Referred to by Gauteng Health MEC Gwen Ramokgopa as a “work to rule strike”, it was not in any sense a strike. Nor was it the “go slow” that it was subsequently labelled.
All that the assistants did was to stop doing work they are neither trained nor paid for. In other words, they continued to do all the work required according to their contracts of employment.
These workers are not registered with the Health Professions Council (HPCSA), but because of a shortage of pathologists, have often carried out autopsy work. This, they were aware, could leave them open to prosecution should something go wrong.
For years they have asked for suitable training and certification, along with the proper rate of pay for the work. “Four months ago, we laid out everything that was required,” says Khaya Xaba, spokesperson for the National Education Health and Allied Workers Union.

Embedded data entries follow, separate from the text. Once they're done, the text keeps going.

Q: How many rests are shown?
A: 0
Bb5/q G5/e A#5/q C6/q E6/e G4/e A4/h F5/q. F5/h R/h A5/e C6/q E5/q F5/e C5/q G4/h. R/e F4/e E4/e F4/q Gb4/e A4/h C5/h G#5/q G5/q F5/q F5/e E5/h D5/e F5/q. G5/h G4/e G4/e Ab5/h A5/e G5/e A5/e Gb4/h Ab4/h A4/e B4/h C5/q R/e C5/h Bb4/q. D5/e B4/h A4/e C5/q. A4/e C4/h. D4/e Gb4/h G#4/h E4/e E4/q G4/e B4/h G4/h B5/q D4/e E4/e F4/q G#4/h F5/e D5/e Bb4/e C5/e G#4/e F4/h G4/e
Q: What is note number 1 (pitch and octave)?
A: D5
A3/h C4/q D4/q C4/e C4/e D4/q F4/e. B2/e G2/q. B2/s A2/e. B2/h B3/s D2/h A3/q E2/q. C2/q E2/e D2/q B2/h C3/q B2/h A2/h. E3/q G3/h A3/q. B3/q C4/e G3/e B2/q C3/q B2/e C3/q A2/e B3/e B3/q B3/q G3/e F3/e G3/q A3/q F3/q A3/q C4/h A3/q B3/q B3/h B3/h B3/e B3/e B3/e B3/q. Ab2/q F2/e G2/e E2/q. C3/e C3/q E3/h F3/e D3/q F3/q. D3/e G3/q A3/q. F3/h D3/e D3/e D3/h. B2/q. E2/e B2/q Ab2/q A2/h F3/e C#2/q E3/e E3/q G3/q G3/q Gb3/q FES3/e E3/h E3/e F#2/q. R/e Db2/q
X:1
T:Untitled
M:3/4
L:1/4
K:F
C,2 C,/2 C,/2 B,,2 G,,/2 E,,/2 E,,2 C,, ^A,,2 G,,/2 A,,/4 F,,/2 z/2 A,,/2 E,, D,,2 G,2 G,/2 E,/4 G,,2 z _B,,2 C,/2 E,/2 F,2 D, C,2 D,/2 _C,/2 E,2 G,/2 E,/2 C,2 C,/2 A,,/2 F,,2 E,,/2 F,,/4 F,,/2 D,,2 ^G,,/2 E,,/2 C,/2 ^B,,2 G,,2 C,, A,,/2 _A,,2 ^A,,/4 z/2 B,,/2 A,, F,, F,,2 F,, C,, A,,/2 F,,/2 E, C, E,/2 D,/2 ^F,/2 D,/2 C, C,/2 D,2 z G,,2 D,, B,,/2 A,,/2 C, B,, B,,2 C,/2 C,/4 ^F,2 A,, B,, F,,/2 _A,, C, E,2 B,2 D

According to Xaba, once again nothing was done: “And we ended up with a tragic situation that never should have happened.”
However, Ramokgopa this week maintained that there is now a plan to provided training that would also take account of “prior learning”, but that no tertiary institution has so far been prepared to take this on. Other plans were also in the pipeline, but there had been a “lack of communication” between government and the workers.
“That is their problem. And what about the SETAs (Skills, Education, Training Authorities) that government established to carry out training?” asks Xaba. In the meantime, the unions maintain that government is trying to set up workers and their unions as scapegoats for the results of their cost-cutting programmes.
This is seen as a tactic aimed at winning pubic support ahead of the looming negotiations for which a date has yet to be set. “But what we have is an arrogant employer that makes the public pay the price,” says PSA assistant general manager Leon Gilbert.